In unserem Center befindet sich modernes Equipment für die Aufbereitung und Analyse von Faserstoff und Papier. Der vollständig automatisierte Laborrefiner LR40 der Fa. Frank PTI ist unser Herzstück. Er besteht aus Pulper, Monopumpe, dem Refiner selbst, einer Probenahmestation sowie der Steuereinheit. Damit sind wir in der Lage, den industriellen Mahlprozess genau und reproduzierbar zu simulieren. Das Funktionsprinzip unseres Refiners basiert auf Mahlintensität und spezifischer Mahlenergie und bietet somit ein hohes Maß an Vielseitigkeit und Flexibilität für die Durchführung von Versuchen. Der Refiner kann als Einscheiben- oder Kegelrefiner betrieben werden, bezüglich der Garnituren sind wir immer auf dem aktuellen Stand der Technik der marktrelevanten Anbieter. Für die Untersuchung der Faserstoffsuspension stehen uns Messgeräte für Entwässerungswiderstand, Wasserrückhaltevermögen und Fasermorphologie zur Verfügung. Die in statischen oder dynamischen Blattbildner erzeugten Prüfblätter können wir unter Normklima auf die relevanten Eigenschaften im Bereich Papier, Karton und Tissue prüfen. 

Mercer Fiber Center Video

 

Das klingt alles sehr spezifisch? Wofür werden die Analysen benötigt?

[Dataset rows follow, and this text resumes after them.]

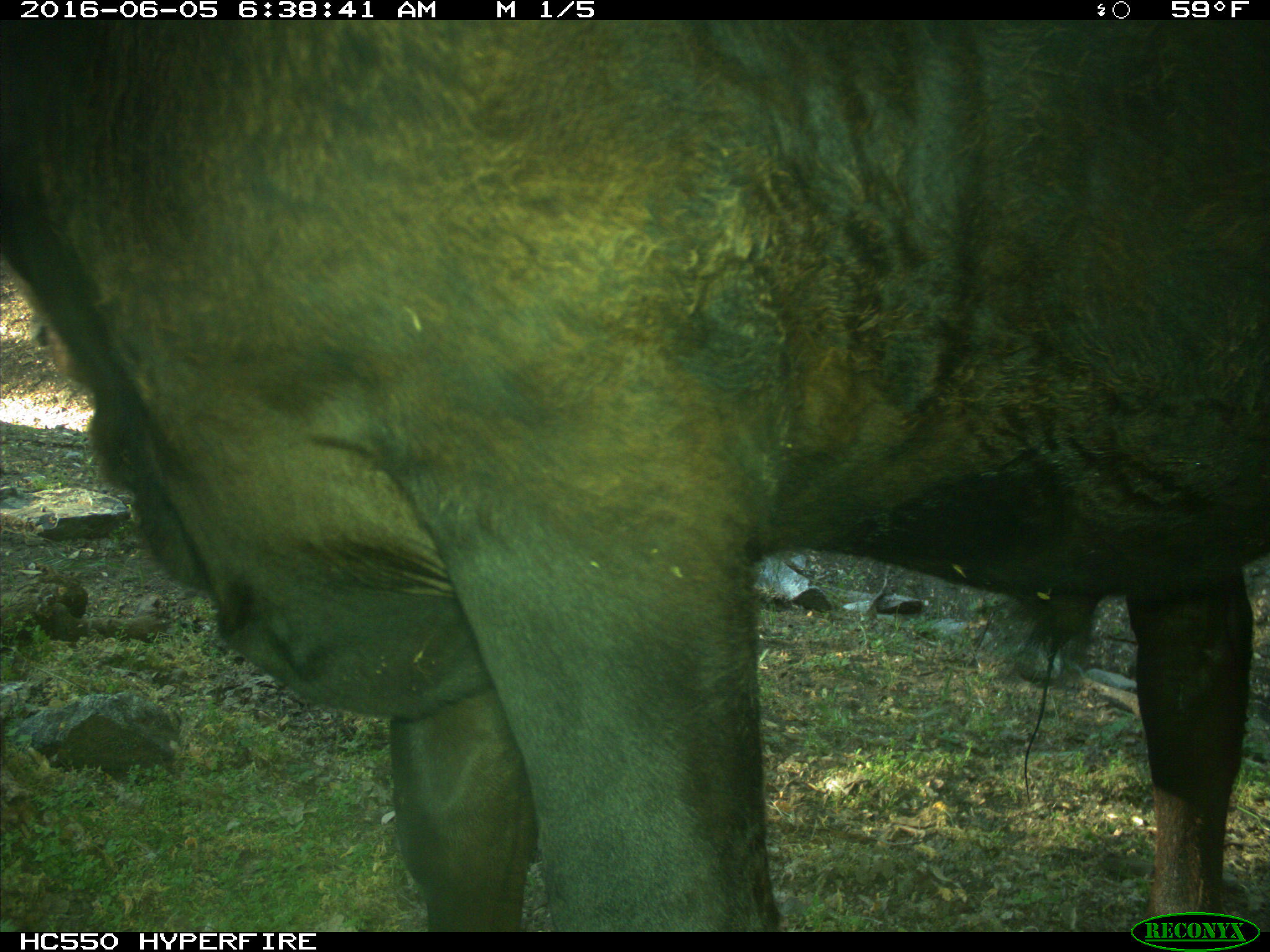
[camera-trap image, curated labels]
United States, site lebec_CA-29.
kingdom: Animalia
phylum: Chordata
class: Mammalia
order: Artiodactyla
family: Bovidae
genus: Bos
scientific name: Bos taurus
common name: domestic cow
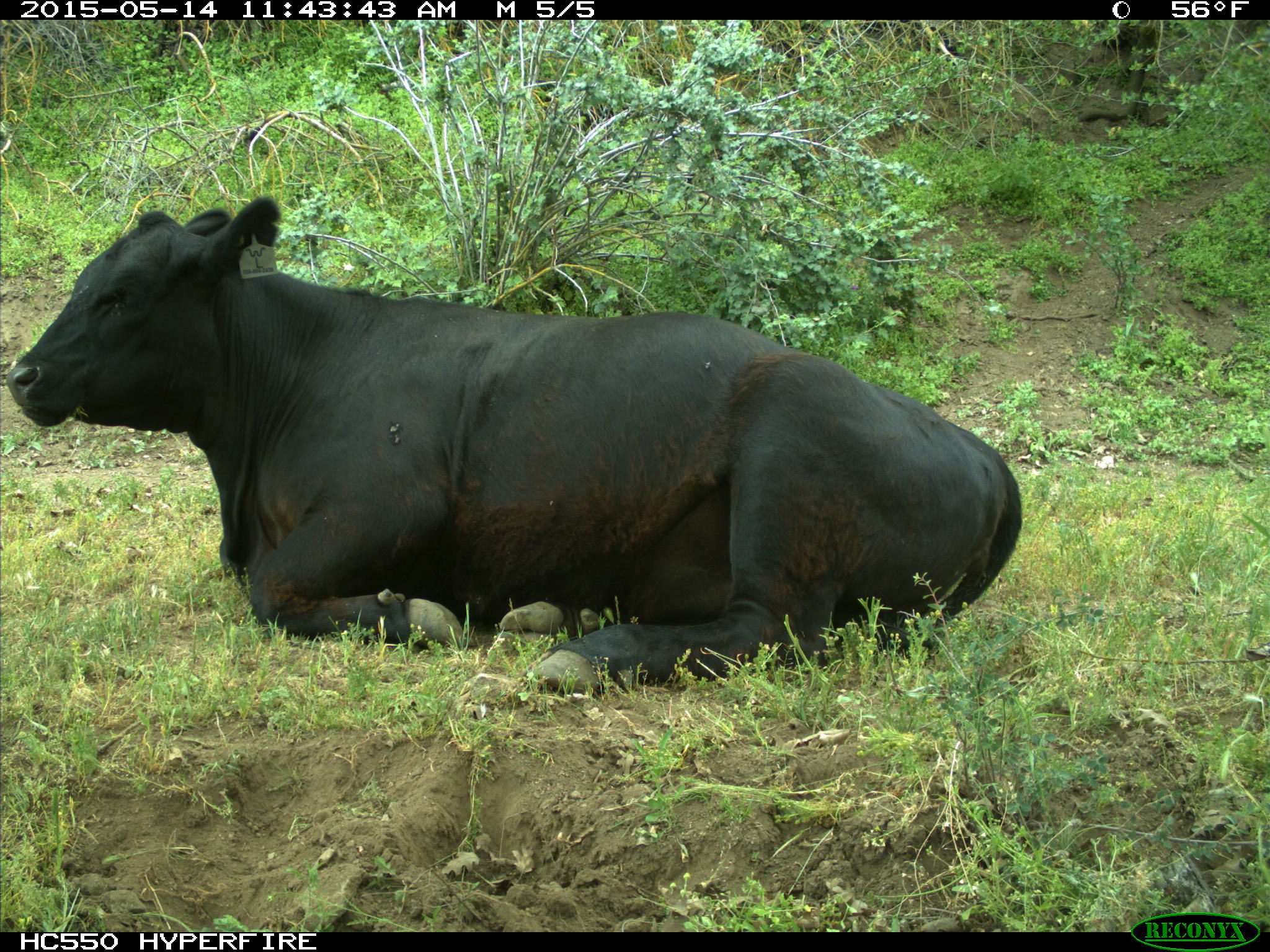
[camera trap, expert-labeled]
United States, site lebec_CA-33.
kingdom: Animalia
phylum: Chordata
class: Mammalia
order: Artiodactyla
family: Bovidae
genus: Bos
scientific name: Bos taurus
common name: domestic cow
Bos taurus (domestic cow).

Wie wir alle, stehen auch unsere Kunden vor den großen Herausforderungen unserer Zeit – steigende Kosten für Energie, Transformation zur Klimaneutralität und der Mangel an Fachkräften sind nur eine Auswahl dieser. Wir sehen uns als Partner unserer Kunden und bieten mit dem Fiber Center ein Werkzeug zur Bearbeitung unterschiedlichster Aufgabenstellungen. Unser Schwerpunkt liegt auf der strategischen und langfristigen Zusammenarbeit mit unseren Kunden. Wir bieten technische Expertise und praktische Erfahrung, um Papierhersteller dabei zu unterstützen, das volle Potenzial der Fasern in ihren Herstellungsprozessen zu nutzen.

 

Gibt es noch weitere Aufgaben des Fiber Centers?

Neben der kundenspezifischen Arbeit unterstützen wir alle Mercer Zellstoffwerke bei internen Projekten zur Qualitätsverbesserung, wie z.B. bei der anwendungstechnischen Überprüfung von Auswirkungen einer reduzierten Bleiche. Durch die sehr hohe Reproduzierbarkeit unserer Mahlung können wir auch die Zellstoffe aller Werke untereinander vergleichen und so Produktprofile für die jeweiligen Sorten entwickeln.

Als Partner in einem großen internationalen Netzwerk aus Universitäten, Instituten und Forschungseinrichtungen beteiligen wir uns an unterschiedlichsten Projekten, mit dem Ziel, neue Anwendungen für unseren Zellstoff zu finden, z.B. im Bereich Bau oder Ersatz von Kunststoffen. In Kooperationen mit Hochschulen und Universitäten bieten wir Studenten und Doktoranden eine praxisnahe wissenschaftliche Arbeitsumgebung für Projekt- und Abschlussarbeiten.

 

Wer sind die Kunden? 

Unser Zellstoff wird zu 35 Prozent in Druck- und Schreibpapier, zu 50 Prozent für die Verarbeitung zu Tissue und im Restlichen für Spezialpapiere verwendet. Der Bereich der Verpackungen gehört noch zu einem recht geringen Teil zu unserem Absatzmarkt. 

 

Weshalb braucht Mercer ein Fiber Center?

Know-How und technologisches Wissen nehmen innerhalb der verarbeitenden Branche immer mehr ab. Mit unseren Analysen stellen wir für unsere Kunden eine große Unterstützung dar. Wir können ihnen sagen, auf welche Weise sie mit dem Zellstoff das optimale Ergebnis erzielen können. 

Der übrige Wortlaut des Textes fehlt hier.